When run on an OS that supports DTrace, the following (long) one-line script can be used to get a better view of scheduler behavior:
# dtrace -n 'BEGIN {bytes = 0; total = 0;} pid$target::MD5_Update:entry {@[cpu] = count(); total++; bytes += arg2} tick-5s {printa(@); printf("Total calls: %d\n", total); printf("Total MBytes: %d\n", (bytes / (1024*1024))); trunc(@); total = 0; bytes = 0}' -p YOUR_BEAM_PID_NUMBER_HERE
Here is example output on a 8 core machine, running Erlang via erl -pz ebin +sbt db and using the DTrace script above. The test
function was run using wait:run(4*100, 1024*1024, 1100, 5).

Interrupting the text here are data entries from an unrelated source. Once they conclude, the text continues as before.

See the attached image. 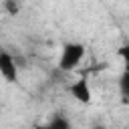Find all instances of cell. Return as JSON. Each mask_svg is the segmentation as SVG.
<instances>
[{
  "label": "cell",
  "instance_id": "obj_1",
  "mask_svg": "<svg viewBox=\"0 0 129 129\" xmlns=\"http://www.w3.org/2000/svg\"><path fill=\"white\" fill-rule=\"evenodd\" d=\"M85 54H87V48L81 42H67L60 48V54H58V62L56 64H58L60 71L71 73V71H75L83 62Z\"/></svg>",
  "mask_w": 129,
  "mask_h": 129
},
{
  "label": "cell",
  "instance_id": "obj_3",
  "mask_svg": "<svg viewBox=\"0 0 129 129\" xmlns=\"http://www.w3.org/2000/svg\"><path fill=\"white\" fill-rule=\"evenodd\" d=\"M0 77L6 81V83H16L18 81V64H16V58L2 50L0 52Z\"/></svg>",
  "mask_w": 129,
  "mask_h": 129
},
{
  "label": "cell",
  "instance_id": "obj_2",
  "mask_svg": "<svg viewBox=\"0 0 129 129\" xmlns=\"http://www.w3.org/2000/svg\"><path fill=\"white\" fill-rule=\"evenodd\" d=\"M69 95L77 101V103H81V105H89L91 101H93V89H91V85H89V81L87 79H77V81H73L71 85H69Z\"/></svg>",
  "mask_w": 129,
  "mask_h": 129
},
{
  "label": "cell",
  "instance_id": "obj_4",
  "mask_svg": "<svg viewBox=\"0 0 129 129\" xmlns=\"http://www.w3.org/2000/svg\"><path fill=\"white\" fill-rule=\"evenodd\" d=\"M46 129H71V125H69V121H67L64 117H54V119L46 125Z\"/></svg>",
  "mask_w": 129,
  "mask_h": 129
},
{
  "label": "cell",
  "instance_id": "obj_5",
  "mask_svg": "<svg viewBox=\"0 0 129 129\" xmlns=\"http://www.w3.org/2000/svg\"><path fill=\"white\" fill-rule=\"evenodd\" d=\"M95 129H105V127H95Z\"/></svg>",
  "mask_w": 129,
  "mask_h": 129
}]
</instances>
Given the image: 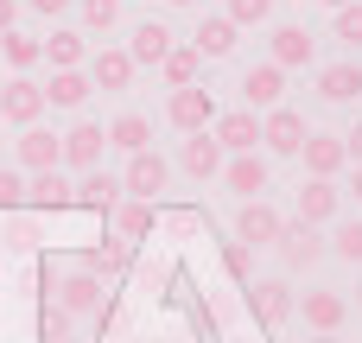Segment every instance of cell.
<instances>
[{"label":"cell","instance_id":"obj_15","mask_svg":"<svg viewBox=\"0 0 362 343\" xmlns=\"http://www.w3.org/2000/svg\"><path fill=\"white\" fill-rule=\"evenodd\" d=\"M280 95H286V70H280V64H255V70L242 76V108L267 115V108H280Z\"/></svg>","mask_w":362,"mask_h":343},{"label":"cell","instance_id":"obj_33","mask_svg":"<svg viewBox=\"0 0 362 343\" xmlns=\"http://www.w3.org/2000/svg\"><path fill=\"white\" fill-rule=\"evenodd\" d=\"M76 13H83V32H108L121 19V0H76Z\"/></svg>","mask_w":362,"mask_h":343},{"label":"cell","instance_id":"obj_40","mask_svg":"<svg viewBox=\"0 0 362 343\" xmlns=\"http://www.w3.org/2000/svg\"><path fill=\"white\" fill-rule=\"evenodd\" d=\"M32 13H45V19H57V13H70V0H25Z\"/></svg>","mask_w":362,"mask_h":343},{"label":"cell","instance_id":"obj_20","mask_svg":"<svg viewBox=\"0 0 362 343\" xmlns=\"http://www.w3.org/2000/svg\"><path fill=\"white\" fill-rule=\"evenodd\" d=\"M191 45H197V57H229V51L242 45V25H235L229 13H210V19H197Z\"/></svg>","mask_w":362,"mask_h":343},{"label":"cell","instance_id":"obj_22","mask_svg":"<svg viewBox=\"0 0 362 343\" xmlns=\"http://www.w3.org/2000/svg\"><path fill=\"white\" fill-rule=\"evenodd\" d=\"M121 197H127V191H121V172H102V165H95V172L76 178V210H102V216H108Z\"/></svg>","mask_w":362,"mask_h":343},{"label":"cell","instance_id":"obj_39","mask_svg":"<svg viewBox=\"0 0 362 343\" xmlns=\"http://www.w3.org/2000/svg\"><path fill=\"white\" fill-rule=\"evenodd\" d=\"M344 153H350V165H362V121L344 134Z\"/></svg>","mask_w":362,"mask_h":343},{"label":"cell","instance_id":"obj_4","mask_svg":"<svg viewBox=\"0 0 362 343\" xmlns=\"http://www.w3.org/2000/svg\"><path fill=\"white\" fill-rule=\"evenodd\" d=\"M165 121H172L178 134H204V127H216V95H210L204 83H191V89H172V102H165Z\"/></svg>","mask_w":362,"mask_h":343},{"label":"cell","instance_id":"obj_35","mask_svg":"<svg viewBox=\"0 0 362 343\" xmlns=\"http://www.w3.org/2000/svg\"><path fill=\"white\" fill-rule=\"evenodd\" d=\"M229 19L235 25H267L274 19V0H229Z\"/></svg>","mask_w":362,"mask_h":343},{"label":"cell","instance_id":"obj_44","mask_svg":"<svg viewBox=\"0 0 362 343\" xmlns=\"http://www.w3.org/2000/svg\"><path fill=\"white\" fill-rule=\"evenodd\" d=\"M318 6H331V13H337V6H350V0H318Z\"/></svg>","mask_w":362,"mask_h":343},{"label":"cell","instance_id":"obj_29","mask_svg":"<svg viewBox=\"0 0 362 343\" xmlns=\"http://www.w3.org/2000/svg\"><path fill=\"white\" fill-rule=\"evenodd\" d=\"M159 76H165L172 89H191V83L204 76V57H197V45H172V51L159 57Z\"/></svg>","mask_w":362,"mask_h":343},{"label":"cell","instance_id":"obj_46","mask_svg":"<svg viewBox=\"0 0 362 343\" xmlns=\"http://www.w3.org/2000/svg\"><path fill=\"white\" fill-rule=\"evenodd\" d=\"M356 306H362V280H356Z\"/></svg>","mask_w":362,"mask_h":343},{"label":"cell","instance_id":"obj_2","mask_svg":"<svg viewBox=\"0 0 362 343\" xmlns=\"http://www.w3.org/2000/svg\"><path fill=\"white\" fill-rule=\"evenodd\" d=\"M305 134H312V127H305V115H299V108H286V102L261 115V146H267L274 159H299Z\"/></svg>","mask_w":362,"mask_h":343},{"label":"cell","instance_id":"obj_16","mask_svg":"<svg viewBox=\"0 0 362 343\" xmlns=\"http://www.w3.org/2000/svg\"><path fill=\"white\" fill-rule=\"evenodd\" d=\"M223 159H229V153L216 146L210 127H204V134H185V146H178V165H185L197 185H204V178H223Z\"/></svg>","mask_w":362,"mask_h":343},{"label":"cell","instance_id":"obj_26","mask_svg":"<svg viewBox=\"0 0 362 343\" xmlns=\"http://www.w3.org/2000/svg\"><path fill=\"white\" fill-rule=\"evenodd\" d=\"M108 146H115V153H146V146H153V121L134 115V108L115 115V121H108Z\"/></svg>","mask_w":362,"mask_h":343},{"label":"cell","instance_id":"obj_31","mask_svg":"<svg viewBox=\"0 0 362 343\" xmlns=\"http://www.w3.org/2000/svg\"><path fill=\"white\" fill-rule=\"evenodd\" d=\"M83 267H89L95 280H115V274H127V267H134V242H102Z\"/></svg>","mask_w":362,"mask_h":343},{"label":"cell","instance_id":"obj_24","mask_svg":"<svg viewBox=\"0 0 362 343\" xmlns=\"http://www.w3.org/2000/svg\"><path fill=\"white\" fill-rule=\"evenodd\" d=\"M318 95H325V102H356V95H362V64H356V57L325 64V70H318Z\"/></svg>","mask_w":362,"mask_h":343},{"label":"cell","instance_id":"obj_30","mask_svg":"<svg viewBox=\"0 0 362 343\" xmlns=\"http://www.w3.org/2000/svg\"><path fill=\"white\" fill-rule=\"evenodd\" d=\"M0 57L25 76L32 64H45V38H32V32H19V25H13V32H0Z\"/></svg>","mask_w":362,"mask_h":343},{"label":"cell","instance_id":"obj_13","mask_svg":"<svg viewBox=\"0 0 362 343\" xmlns=\"http://www.w3.org/2000/svg\"><path fill=\"white\" fill-rule=\"evenodd\" d=\"M267 178H274V172H267V153H229V159H223V185H229L242 204H248V197H261V191H267Z\"/></svg>","mask_w":362,"mask_h":343},{"label":"cell","instance_id":"obj_14","mask_svg":"<svg viewBox=\"0 0 362 343\" xmlns=\"http://www.w3.org/2000/svg\"><path fill=\"white\" fill-rule=\"evenodd\" d=\"M38 115H45V89H38L32 76H13V83L0 89V121H13V127H38Z\"/></svg>","mask_w":362,"mask_h":343},{"label":"cell","instance_id":"obj_27","mask_svg":"<svg viewBox=\"0 0 362 343\" xmlns=\"http://www.w3.org/2000/svg\"><path fill=\"white\" fill-rule=\"evenodd\" d=\"M108 216H115V242H140V236H153V204H146V197H121Z\"/></svg>","mask_w":362,"mask_h":343},{"label":"cell","instance_id":"obj_34","mask_svg":"<svg viewBox=\"0 0 362 343\" xmlns=\"http://www.w3.org/2000/svg\"><path fill=\"white\" fill-rule=\"evenodd\" d=\"M337 38H344L350 51H362V0H350V6H337Z\"/></svg>","mask_w":362,"mask_h":343},{"label":"cell","instance_id":"obj_23","mask_svg":"<svg viewBox=\"0 0 362 343\" xmlns=\"http://www.w3.org/2000/svg\"><path fill=\"white\" fill-rule=\"evenodd\" d=\"M64 159V146H57V134H45V127H19V172L32 178V172H51Z\"/></svg>","mask_w":362,"mask_h":343},{"label":"cell","instance_id":"obj_17","mask_svg":"<svg viewBox=\"0 0 362 343\" xmlns=\"http://www.w3.org/2000/svg\"><path fill=\"white\" fill-rule=\"evenodd\" d=\"M25 204H32V210H76V185L64 178V165L32 172V178H25Z\"/></svg>","mask_w":362,"mask_h":343},{"label":"cell","instance_id":"obj_1","mask_svg":"<svg viewBox=\"0 0 362 343\" xmlns=\"http://www.w3.org/2000/svg\"><path fill=\"white\" fill-rule=\"evenodd\" d=\"M248 312H255L261 331H280V325L299 312V293L286 286V274H280V280H248Z\"/></svg>","mask_w":362,"mask_h":343},{"label":"cell","instance_id":"obj_47","mask_svg":"<svg viewBox=\"0 0 362 343\" xmlns=\"http://www.w3.org/2000/svg\"><path fill=\"white\" fill-rule=\"evenodd\" d=\"M57 343H76V337H57Z\"/></svg>","mask_w":362,"mask_h":343},{"label":"cell","instance_id":"obj_8","mask_svg":"<svg viewBox=\"0 0 362 343\" xmlns=\"http://www.w3.org/2000/svg\"><path fill=\"white\" fill-rule=\"evenodd\" d=\"M165 178H172V159L146 146V153H127V172H121V191H127V197H146V204H153V197L165 191Z\"/></svg>","mask_w":362,"mask_h":343},{"label":"cell","instance_id":"obj_42","mask_svg":"<svg viewBox=\"0 0 362 343\" xmlns=\"http://www.w3.org/2000/svg\"><path fill=\"white\" fill-rule=\"evenodd\" d=\"M350 191H356V204H362V165H356V178H350Z\"/></svg>","mask_w":362,"mask_h":343},{"label":"cell","instance_id":"obj_18","mask_svg":"<svg viewBox=\"0 0 362 343\" xmlns=\"http://www.w3.org/2000/svg\"><path fill=\"white\" fill-rule=\"evenodd\" d=\"M337 210H344V191H337L331 178H305V185H299V223L325 229V223H337Z\"/></svg>","mask_w":362,"mask_h":343},{"label":"cell","instance_id":"obj_12","mask_svg":"<svg viewBox=\"0 0 362 343\" xmlns=\"http://www.w3.org/2000/svg\"><path fill=\"white\" fill-rule=\"evenodd\" d=\"M299 159H305V178H331V185H337V172L350 165V153H344V134H305Z\"/></svg>","mask_w":362,"mask_h":343},{"label":"cell","instance_id":"obj_5","mask_svg":"<svg viewBox=\"0 0 362 343\" xmlns=\"http://www.w3.org/2000/svg\"><path fill=\"white\" fill-rule=\"evenodd\" d=\"M280 229H286V216H280L267 197H248V204L235 210V242H242V248H274Z\"/></svg>","mask_w":362,"mask_h":343},{"label":"cell","instance_id":"obj_7","mask_svg":"<svg viewBox=\"0 0 362 343\" xmlns=\"http://www.w3.org/2000/svg\"><path fill=\"white\" fill-rule=\"evenodd\" d=\"M57 146H64V172H95L102 165V146H108V127H95V121H76L70 134H57Z\"/></svg>","mask_w":362,"mask_h":343},{"label":"cell","instance_id":"obj_19","mask_svg":"<svg viewBox=\"0 0 362 343\" xmlns=\"http://www.w3.org/2000/svg\"><path fill=\"white\" fill-rule=\"evenodd\" d=\"M312 57H318V38H312L305 25H293V19L274 25V57H267V64H280V70H305Z\"/></svg>","mask_w":362,"mask_h":343},{"label":"cell","instance_id":"obj_25","mask_svg":"<svg viewBox=\"0 0 362 343\" xmlns=\"http://www.w3.org/2000/svg\"><path fill=\"white\" fill-rule=\"evenodd\" d=\"M45 89V108H83L89 102V76L83 70H51V83H38Z\"/></svg>","mask_w":362,"mask_h":343},{"label":"cell","instance_id":"obj_38","mask_svg":"<svg viewBox=\"0 0 362 343\" xmlns=\"http://www.w3.org/2000/svg\"><path fill=\"white\" fill-rule=\"evenodd\" d=\"M38 325H45V343H57V337H70V325H76V318H70L64 306H51V299H45V318H38Z\"/></svg>","mask_w":362,"mask_h":343},{"label":"cell","instance_id":"obj_41","mask_svg":"<svg viewBox=\"0 0 362 343\" xmlns=\"http://www.w3.org/2000/svg\"><path fill=\"white\" fill-rule=\"evenodd\" d=\"M19 25V0H0V32H13Z\"/></svg>","mask_w":362,"mask_h":343},{"label":"cell","instance_id":"obj_3","mask_svg":"<svg viewBox=\"0 0 362 343\" xmlns=\"http://www.w3.org/2000/svg\"><path fill=\"white\" fill-rule=\"evenodd\" d=\"M45 293H51V306H64L70 318H83V312H95V306H102V280H95L89 267L51 274V280H45Z\"/></svg>","mask_w":362,"mask_h":343},{"label":"cell","instance_id":"obj_43","mask_svg":"<svg viewBox=\"0 0 362 343\" xmlns=\"http://www.w3.org/2000/svg\"><path fill=\"white\" fill-rule=\"evenodd\" d=\"M305 343H344V337H318V331H312V337H305Z\"/></svg>","mask_w":362,"mask_h":343},{"label":"cell","instance_id":"obj_36","mask_svg":"<svg viewBox=\"0 0 362 343\" xmlns=\"http://www.w3.org/2000/svg\"><path fill=\"white\" fill-rule=\"evenodd\" d=\"M19 204H25V172L0 165V210H19Z\"/></svg>","mask_w":362,"mask_h":343},{"label":"cell","instance_id":"obj_6","mask_svg":"<svg viewBox=\"0 0 362 343\" xmlns=\"http://www.w3.org/2000/svg\"><path fill=\"white\" fill-rule=\"evenodd\" d=\"M274 255H280V267H286V274H305V267H312V261H325L331 248H325V236H318L312 223H299V216H293V223L280 229Z\"/></svg>","mask_w":362,"mask_h":343},{"label":"cell","instance_id":"obj_11","mask_svg":"<svg viewBox=\"0 0 362 343\" xmlns=\"http://www.w3.org/2000/svg\"><path fill=\"white\" fill-rule=\"evenodd\" d=\"M216 146L223 153H261V115L255 108H229V115H216Z\"/></svg>","mask_w":362,"mask_h":343},{"label":"cell","instance_id":"obj_45","mask_svg":"<svg viewBox=\"0 0 362 343\" xmlns=\"http://www.w3.org/2000/svg\"><path fill=\"white\" fill-rule=\"evenodd\" d=\"M165 6H204V0H165Z\"/></svg>","mask_w":362,"mask_h":343},{"label":"cell","instance_id":"obj_9","mask_svg":"<svg viewBox=\"0 0 362 343\" xmlns=\"http://www.w3.org/2000/svg\"><path fill=\"white\" fill-rule=\"evenodd\" d=\"M299 318H305V331L337 337V331H344V318H350V299H344V293H331V286H312V293H299Z\"/></svg>","mask_w":362,"mask_h":343},{"label":"cell","instance_id":"obj_10","mask_svg":"<svg viewBox=\"0 0 362 343\" xmlns=\"http://www.w3.org/2000/svg\"><path fill=\"white\" fill-rule=\"evenodd\" d=\"M83 76H89V89H108V95H121V89L134 83V57H127V45H102V51H89Z\"/></svg>","mask_w":362,"mask_h":343},{"label":"cell","instance_id":"obj_37","mask_svg":"<svg viewBox=\"0 0 362 343\" xmlns=\"http://www.w3.org/2000/svg\"><path fill=\"white\" fill-rule=\"evenodd\" d=\"M248 267H255V248H242V242H223V274H229V280H248Z\"/></svg>","mask_w":362,"mask_h":343},{"label":"cell","instance_id":"obj_28","mask_svg":"<svg viewBox=\"0 0 362 343\" xmlns=\"http://www.w3.org/2000/svg\"><path fill=\"white\" fill-rule=\"evenodd\" d=\"M45 64H51V70H83V64H89L83 32H70V25H64V32H51V38H45Z\"/></svg>","mask_w":362,"mask_h":343},{"label":"cell","instance_id":"obj_21","mask_svg":"<svg viewBox=\"0 0 362 343\" xmlns=\"http://www.w3.org/2000/svg\"><path fill=\"white\" fill-rule=\"evenodd\" d=\"M172 45H178V38H172L159 19H140L134 38H127V57H134V70H159V57H165Z\"/></svg>","mask_w":362,"mask_h":343},{"label":"cell","instance_id":"obj_32","mask_svg":"<svg viewBox=\"0 0 362 343\" xmlns=\"http://www.w3.org/2000/svg\"><path fill=\"white\" fill-rule=\"evenodd\" d=\"M337 261H350V267H362V216H337V229H331V242H325Z\"/></svg>","mask_w":362,"mask_h":343}]
</instances>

The DTrace output format is (on an 8 core machine):
-
Column #1: CPU number
-
Column #2: number of MD5_Update() function calls per 5 second interval
dtrace: description 'BEGIN ' matched 3 probes CPU ID FUNCTION:NAME 4 2230 :tick-5s 4 1951 6 1963 2 1999 0 2017 1 2044 3 2044 5 2048 7 2050 Total calls: 16027 Total MBytes: 16027
4 2230 :tick-5s 0 2010 2 2019 6 2034 4 2045 5 2052 3 2056 7 2056 1 2060Total calls: 16309 Total MBytes: 16308
4 2230 :tick-5s 6 1918 0 1923 4 1973 2 1976 5 2032 3 2048 7 2060 1 2063Total calls: 15979 Total MBytes: 15980
So, all of the schedulers are executing the MD5-Update() function at
an (approximately) even rate. However, at the same time, it's
possible to see wait:run()'s output that says this (on a 16 core
machine):
{18,44,9} {unbalanced,87.0} {0,0,0,0,0,0,0,0,0,0,0,0,0,87,3,0}
{18,44,9} {unbalanced,84.0} {0,0,0,0,0,0,0,0,0,0,0,0,0,84,1,0}
{18,44,10} {unbalanced,81.0} {0,0,0,0,0,0,0,0,0,0,0,0,0,81,1,0}
{18,44,11} {unbalanced,78.0} {0,0,0,0,0,0,0,0,0,0,0,0,0,78,4,0}
{18,44,12} {unbalanced,69.0} {0,0,0,0,0,0,0,0,0,0,0,0,0,69,1,0}
{18,44,13} {unbalanced,68.0} {0,0,0,0,0,0,0,0,0,0,0,0,0,68,4,0}
DTrace is confirming that the schedulers with queue length of zero are doing real work in this case. However, they appear to be taking only a single queue item from (probably) scheduler #14; thus their run queue lengths remain zero.
In the event of scheduler collapse, DTrace confirms that the same
number of CPU cores reported by the SWT information are indeed the
number of CPU cores that are actually executing MD5_Update().